It’s true: An increasing number of enterprises are looking to replace older-generation MySQL with other database storage processors that are designed specifically for working with massive data sets and time- sensitive processing. This means the future of the original MySQL in the enterprise is questionable.
Ideally, moving applications to the cloud means businesses are able to innovate, grow and change directions at a moment’s notice. But it’s not quite that simple, because many IT systems have rigid underlying MySQL databases that are holding them back. Incapable of keeping up with the cloud’s speed, scalability and flexibility benefits, MySQL frankly is jeopardizing the cloud’s value in application-centric business environments.

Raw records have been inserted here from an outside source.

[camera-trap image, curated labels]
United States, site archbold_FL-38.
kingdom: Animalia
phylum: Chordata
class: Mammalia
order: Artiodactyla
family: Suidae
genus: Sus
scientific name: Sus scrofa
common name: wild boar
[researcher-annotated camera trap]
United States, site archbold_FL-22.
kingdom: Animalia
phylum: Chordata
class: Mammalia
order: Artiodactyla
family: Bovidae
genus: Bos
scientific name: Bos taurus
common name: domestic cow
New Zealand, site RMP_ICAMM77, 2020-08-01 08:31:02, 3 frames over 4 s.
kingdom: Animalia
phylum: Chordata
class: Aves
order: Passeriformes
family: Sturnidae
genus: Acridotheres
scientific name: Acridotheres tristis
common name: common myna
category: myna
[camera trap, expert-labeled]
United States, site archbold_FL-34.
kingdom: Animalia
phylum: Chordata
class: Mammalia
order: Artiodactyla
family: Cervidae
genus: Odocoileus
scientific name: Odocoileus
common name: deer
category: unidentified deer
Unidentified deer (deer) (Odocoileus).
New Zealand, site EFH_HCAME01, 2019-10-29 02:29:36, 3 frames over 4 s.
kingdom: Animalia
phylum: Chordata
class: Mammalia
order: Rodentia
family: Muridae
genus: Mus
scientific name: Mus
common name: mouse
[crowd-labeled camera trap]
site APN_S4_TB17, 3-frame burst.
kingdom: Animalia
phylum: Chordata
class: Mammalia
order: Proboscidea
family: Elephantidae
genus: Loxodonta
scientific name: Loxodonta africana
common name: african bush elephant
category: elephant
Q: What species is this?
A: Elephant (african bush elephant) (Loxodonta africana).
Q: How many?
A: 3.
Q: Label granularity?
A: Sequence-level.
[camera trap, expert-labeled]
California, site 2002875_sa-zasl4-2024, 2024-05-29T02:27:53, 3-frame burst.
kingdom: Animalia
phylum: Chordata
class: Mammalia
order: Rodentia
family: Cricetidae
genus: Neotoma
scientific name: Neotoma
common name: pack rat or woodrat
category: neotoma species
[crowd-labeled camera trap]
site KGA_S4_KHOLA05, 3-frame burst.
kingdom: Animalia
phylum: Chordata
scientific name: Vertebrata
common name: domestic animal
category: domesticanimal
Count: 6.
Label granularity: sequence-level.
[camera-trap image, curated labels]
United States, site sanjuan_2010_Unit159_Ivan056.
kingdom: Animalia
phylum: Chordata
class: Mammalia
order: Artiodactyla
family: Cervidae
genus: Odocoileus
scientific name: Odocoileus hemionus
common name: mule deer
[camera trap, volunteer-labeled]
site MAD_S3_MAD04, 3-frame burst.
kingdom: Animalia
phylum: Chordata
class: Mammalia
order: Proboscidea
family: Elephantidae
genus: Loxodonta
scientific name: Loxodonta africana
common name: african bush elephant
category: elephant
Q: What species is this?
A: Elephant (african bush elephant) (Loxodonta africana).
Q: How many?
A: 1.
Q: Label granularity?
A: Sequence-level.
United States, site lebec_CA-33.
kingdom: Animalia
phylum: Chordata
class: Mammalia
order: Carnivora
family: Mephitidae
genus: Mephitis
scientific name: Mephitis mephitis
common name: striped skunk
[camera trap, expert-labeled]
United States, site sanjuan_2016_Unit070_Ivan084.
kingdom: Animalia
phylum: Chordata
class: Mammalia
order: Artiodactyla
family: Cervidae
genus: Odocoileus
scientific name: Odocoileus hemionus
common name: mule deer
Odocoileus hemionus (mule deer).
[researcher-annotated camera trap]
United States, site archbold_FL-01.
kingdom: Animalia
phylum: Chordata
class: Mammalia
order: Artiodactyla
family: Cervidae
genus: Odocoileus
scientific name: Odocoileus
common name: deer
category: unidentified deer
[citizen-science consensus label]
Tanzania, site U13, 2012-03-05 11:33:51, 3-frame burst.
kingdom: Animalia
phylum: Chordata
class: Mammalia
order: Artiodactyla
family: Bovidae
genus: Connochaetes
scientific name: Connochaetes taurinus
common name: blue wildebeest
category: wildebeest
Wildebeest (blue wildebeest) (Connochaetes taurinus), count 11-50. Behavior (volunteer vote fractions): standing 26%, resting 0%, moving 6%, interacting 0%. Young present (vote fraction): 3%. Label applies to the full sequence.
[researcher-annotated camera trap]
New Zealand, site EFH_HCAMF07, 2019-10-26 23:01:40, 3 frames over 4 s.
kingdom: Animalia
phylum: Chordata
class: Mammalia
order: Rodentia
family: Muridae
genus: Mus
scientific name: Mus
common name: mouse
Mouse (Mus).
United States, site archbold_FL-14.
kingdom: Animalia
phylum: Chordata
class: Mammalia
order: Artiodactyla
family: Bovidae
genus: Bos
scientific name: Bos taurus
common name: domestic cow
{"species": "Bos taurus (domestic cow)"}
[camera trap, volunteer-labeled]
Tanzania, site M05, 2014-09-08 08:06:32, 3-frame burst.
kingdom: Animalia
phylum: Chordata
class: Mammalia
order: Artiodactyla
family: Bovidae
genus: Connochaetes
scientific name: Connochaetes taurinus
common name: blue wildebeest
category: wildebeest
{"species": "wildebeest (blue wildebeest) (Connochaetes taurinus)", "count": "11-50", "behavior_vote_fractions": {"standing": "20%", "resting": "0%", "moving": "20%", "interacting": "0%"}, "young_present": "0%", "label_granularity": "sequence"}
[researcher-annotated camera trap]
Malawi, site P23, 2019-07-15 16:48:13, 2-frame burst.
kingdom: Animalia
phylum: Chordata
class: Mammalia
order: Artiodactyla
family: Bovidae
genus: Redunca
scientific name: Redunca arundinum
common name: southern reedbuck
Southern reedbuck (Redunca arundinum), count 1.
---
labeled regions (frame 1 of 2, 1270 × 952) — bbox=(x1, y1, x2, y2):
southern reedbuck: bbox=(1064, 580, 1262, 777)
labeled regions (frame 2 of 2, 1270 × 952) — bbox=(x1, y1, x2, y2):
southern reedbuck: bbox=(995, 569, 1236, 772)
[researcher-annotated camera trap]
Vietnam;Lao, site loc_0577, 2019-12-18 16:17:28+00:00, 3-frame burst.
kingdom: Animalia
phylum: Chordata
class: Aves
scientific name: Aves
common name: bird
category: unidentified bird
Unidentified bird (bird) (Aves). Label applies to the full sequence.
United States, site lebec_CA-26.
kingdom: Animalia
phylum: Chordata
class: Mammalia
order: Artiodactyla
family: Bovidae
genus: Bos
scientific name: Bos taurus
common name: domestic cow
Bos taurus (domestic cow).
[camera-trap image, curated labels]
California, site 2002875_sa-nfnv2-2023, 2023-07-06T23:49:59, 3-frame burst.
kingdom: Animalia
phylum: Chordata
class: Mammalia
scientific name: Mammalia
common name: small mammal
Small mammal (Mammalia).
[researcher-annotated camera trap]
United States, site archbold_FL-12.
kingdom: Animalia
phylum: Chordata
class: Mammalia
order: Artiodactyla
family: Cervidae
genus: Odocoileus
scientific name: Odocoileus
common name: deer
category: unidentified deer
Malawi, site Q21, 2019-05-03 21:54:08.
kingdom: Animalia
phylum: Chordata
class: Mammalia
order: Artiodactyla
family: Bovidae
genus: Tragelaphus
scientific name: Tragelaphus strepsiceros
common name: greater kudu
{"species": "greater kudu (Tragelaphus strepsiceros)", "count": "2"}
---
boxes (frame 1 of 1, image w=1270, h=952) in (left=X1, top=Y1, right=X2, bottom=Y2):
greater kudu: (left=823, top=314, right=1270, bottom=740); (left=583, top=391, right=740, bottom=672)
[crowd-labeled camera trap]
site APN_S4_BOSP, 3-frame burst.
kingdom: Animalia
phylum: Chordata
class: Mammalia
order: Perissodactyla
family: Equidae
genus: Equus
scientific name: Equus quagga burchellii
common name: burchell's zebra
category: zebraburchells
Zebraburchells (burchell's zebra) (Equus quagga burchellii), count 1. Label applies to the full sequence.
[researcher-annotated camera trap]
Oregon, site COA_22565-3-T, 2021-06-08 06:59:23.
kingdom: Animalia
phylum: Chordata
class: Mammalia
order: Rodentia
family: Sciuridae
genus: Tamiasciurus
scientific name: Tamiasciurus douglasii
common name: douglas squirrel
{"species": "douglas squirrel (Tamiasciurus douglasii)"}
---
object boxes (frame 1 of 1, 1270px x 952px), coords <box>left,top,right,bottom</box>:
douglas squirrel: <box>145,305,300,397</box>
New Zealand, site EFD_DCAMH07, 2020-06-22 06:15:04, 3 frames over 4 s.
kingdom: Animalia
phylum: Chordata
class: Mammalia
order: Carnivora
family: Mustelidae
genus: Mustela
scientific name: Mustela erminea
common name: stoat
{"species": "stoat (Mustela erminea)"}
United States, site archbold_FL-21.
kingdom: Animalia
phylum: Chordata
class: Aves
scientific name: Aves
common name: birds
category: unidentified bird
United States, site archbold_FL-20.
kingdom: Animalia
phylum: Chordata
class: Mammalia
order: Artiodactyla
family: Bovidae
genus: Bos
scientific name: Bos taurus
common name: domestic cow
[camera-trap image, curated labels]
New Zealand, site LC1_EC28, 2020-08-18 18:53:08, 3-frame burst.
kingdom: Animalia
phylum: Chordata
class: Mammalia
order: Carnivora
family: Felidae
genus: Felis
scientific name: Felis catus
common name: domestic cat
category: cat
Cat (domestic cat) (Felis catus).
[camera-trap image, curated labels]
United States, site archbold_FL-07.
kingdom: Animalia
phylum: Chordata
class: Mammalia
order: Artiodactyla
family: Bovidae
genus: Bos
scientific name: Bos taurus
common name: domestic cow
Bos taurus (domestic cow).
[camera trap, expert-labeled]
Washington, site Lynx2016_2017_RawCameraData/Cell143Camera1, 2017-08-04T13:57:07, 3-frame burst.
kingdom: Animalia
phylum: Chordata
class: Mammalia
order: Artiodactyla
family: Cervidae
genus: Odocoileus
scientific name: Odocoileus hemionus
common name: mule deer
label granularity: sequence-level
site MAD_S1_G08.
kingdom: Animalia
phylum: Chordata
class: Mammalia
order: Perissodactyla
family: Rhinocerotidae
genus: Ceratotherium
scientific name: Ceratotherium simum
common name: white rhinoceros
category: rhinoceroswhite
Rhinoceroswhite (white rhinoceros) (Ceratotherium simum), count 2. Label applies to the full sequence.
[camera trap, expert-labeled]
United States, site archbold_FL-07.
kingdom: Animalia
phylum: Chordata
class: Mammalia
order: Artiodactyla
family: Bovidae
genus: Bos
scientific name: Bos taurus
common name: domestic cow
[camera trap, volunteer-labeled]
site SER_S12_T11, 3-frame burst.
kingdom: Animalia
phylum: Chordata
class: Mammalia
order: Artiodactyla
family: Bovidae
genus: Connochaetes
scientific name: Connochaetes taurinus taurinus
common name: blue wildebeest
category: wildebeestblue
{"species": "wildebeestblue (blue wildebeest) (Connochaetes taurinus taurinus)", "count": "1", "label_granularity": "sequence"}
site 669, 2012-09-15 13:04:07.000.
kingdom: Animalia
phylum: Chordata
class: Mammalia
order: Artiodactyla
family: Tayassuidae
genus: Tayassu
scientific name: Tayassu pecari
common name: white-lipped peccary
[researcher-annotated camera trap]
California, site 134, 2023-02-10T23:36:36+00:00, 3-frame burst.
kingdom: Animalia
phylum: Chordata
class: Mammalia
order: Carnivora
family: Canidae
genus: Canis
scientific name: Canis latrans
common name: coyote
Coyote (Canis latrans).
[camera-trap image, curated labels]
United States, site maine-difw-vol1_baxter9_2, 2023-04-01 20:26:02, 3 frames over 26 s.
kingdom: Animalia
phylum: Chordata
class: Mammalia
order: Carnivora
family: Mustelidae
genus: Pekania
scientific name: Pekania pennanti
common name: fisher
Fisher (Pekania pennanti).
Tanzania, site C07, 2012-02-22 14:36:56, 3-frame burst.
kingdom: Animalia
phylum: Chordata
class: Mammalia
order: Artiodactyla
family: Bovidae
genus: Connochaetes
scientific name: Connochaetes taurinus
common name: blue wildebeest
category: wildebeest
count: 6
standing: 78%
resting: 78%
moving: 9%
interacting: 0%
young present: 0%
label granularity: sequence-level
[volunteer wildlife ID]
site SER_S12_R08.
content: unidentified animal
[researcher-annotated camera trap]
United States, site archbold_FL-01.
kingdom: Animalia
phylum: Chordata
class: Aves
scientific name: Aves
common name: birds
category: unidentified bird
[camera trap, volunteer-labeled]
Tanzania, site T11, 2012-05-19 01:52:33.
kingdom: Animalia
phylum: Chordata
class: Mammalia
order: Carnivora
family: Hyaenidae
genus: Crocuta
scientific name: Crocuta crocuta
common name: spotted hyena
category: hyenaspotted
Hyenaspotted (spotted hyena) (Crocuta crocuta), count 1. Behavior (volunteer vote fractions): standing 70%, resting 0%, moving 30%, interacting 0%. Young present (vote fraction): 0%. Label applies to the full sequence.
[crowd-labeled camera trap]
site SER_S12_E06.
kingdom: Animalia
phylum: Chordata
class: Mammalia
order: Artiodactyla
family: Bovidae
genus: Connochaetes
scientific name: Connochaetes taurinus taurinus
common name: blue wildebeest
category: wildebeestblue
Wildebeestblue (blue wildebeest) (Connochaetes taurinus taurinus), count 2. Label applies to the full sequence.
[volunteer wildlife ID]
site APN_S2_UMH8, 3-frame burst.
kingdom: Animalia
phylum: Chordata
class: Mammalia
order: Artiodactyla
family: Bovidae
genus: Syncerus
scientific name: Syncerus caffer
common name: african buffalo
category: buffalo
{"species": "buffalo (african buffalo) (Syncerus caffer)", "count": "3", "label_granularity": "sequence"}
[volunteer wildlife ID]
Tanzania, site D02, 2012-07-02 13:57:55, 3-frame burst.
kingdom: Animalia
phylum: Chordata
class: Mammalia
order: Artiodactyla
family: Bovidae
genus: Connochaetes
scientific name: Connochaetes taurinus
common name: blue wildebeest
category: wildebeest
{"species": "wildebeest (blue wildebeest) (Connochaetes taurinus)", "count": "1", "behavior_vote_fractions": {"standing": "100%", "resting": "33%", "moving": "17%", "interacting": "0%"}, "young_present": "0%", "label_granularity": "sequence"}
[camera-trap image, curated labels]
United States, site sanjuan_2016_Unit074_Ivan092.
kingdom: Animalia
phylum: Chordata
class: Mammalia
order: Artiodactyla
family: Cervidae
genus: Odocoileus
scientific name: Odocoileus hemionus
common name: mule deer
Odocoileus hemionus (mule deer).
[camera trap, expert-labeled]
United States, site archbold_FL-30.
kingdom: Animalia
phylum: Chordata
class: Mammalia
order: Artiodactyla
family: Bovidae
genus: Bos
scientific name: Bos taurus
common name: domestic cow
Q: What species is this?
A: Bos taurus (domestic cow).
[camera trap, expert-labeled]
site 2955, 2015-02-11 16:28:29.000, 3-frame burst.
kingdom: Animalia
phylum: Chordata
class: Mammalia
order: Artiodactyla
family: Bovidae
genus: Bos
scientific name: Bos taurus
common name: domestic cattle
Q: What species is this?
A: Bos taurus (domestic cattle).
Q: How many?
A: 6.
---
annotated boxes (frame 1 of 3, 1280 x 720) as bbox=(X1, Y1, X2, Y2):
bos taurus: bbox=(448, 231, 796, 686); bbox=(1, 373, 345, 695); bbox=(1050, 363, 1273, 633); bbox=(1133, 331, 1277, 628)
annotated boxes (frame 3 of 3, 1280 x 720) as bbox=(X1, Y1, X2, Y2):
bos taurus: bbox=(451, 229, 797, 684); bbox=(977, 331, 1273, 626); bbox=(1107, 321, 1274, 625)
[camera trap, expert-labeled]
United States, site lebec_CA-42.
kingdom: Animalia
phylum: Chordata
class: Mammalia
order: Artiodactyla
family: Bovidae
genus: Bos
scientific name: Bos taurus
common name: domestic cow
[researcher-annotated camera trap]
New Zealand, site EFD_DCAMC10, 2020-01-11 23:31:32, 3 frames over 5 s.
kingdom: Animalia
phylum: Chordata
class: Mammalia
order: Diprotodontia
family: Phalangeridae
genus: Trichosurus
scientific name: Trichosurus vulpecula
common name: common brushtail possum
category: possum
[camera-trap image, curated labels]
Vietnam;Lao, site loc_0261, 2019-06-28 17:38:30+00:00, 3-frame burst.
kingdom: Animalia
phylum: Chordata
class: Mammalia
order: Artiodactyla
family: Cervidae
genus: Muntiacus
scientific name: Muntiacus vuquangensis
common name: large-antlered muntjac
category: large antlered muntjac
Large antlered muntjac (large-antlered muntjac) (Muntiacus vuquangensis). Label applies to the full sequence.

A few new-gen companies are moving into this market, seeing a wide-open opportunity. With its frontline Deep Engine, Boston-based startup Deep Information Sciences is one of them.
Earlier this year, the company introduced the Deep Engine storage engine, which is designed to maximize the performance of MySQL and extend that open source database to large-scale data operations, such as real time analytics and big data management.
Deep Engine’s self-tuning storage algorithms can adapt to new hardware deployments and take full advantage of improvements in hardware as systems are upgraded or replaced. With that in mind, it becomes evident that there is more to the Deep Engine than simply being an alternative storage engine.
For those who aren’t quite ready to forklift out their MySQL database just yet, Deep can help with that, too. Deep Engine replaces MySQL’s native storage engines, such as InnoDB or MyISAM, and brings machine-learning metrics to MySQL.
This boosts performance and enables enterprises to better utilize investments in existing MySQL implementations without costly migrations to new hardware or adopting other databases, the company said.
Deep’s been busy with other products. On Sept. 9, the company released a new version of DeepSQL, a machine learning-backed relational database that adapts to host and data conditions in the cloud. Deep claims DeepSQL can outperform Amazon’s MySQL RDS by a factor of 17 and Amazon Aurora by a factor of 5, in terms of processing speed.
DeepSQL is designed to handle varying data demands in cloud systems, Chief Strategy Officer Chad Jones told eWEEK. Because it doesn’t require any application changes, Jones said, DeepSQL eliminates typical MySQL barriers to harvesting some of the main benefits of cloud computing. For example, DeepSQL enables enterprises the option of using Amazon, but at a much lower price point, and with improved performance, Jones said.
“DeepSQL is a NewSQL solution that was architected specifically to shatter MySQL’s performance and scalability barriers without requiring any application change,” Jones said. “It’s an ideal fit for companies that want all the flexibility of Amazon with better cost metrics, a highly performant MySQL database and a flexible EC2 approach. DeepSQL automatically adapts for ever-changing data workload requirements in the cloud.”
DeepSQL, according to Deep Information Sciences, can:
–self-configure, according to the ebbs and flows of the data and the available cloud resources;
–dynamically size and scale up or down, and spin up temporary instances in minutes;
–fully utilize all cloud and virtual instance resources;
–reduce IOPs for a given workload by 80 percent, due to enhanced performance for all disk types, including network attached, SSD and HDD;
–reduce storage footprint by up to 90 percent without sacrificing performance, using out-of-line data compression; and,
–boost overall system performance by optimizing the scheduling of database work. This is driven by enhancements in CPU concurrency and minimizing switches between user and kernel space.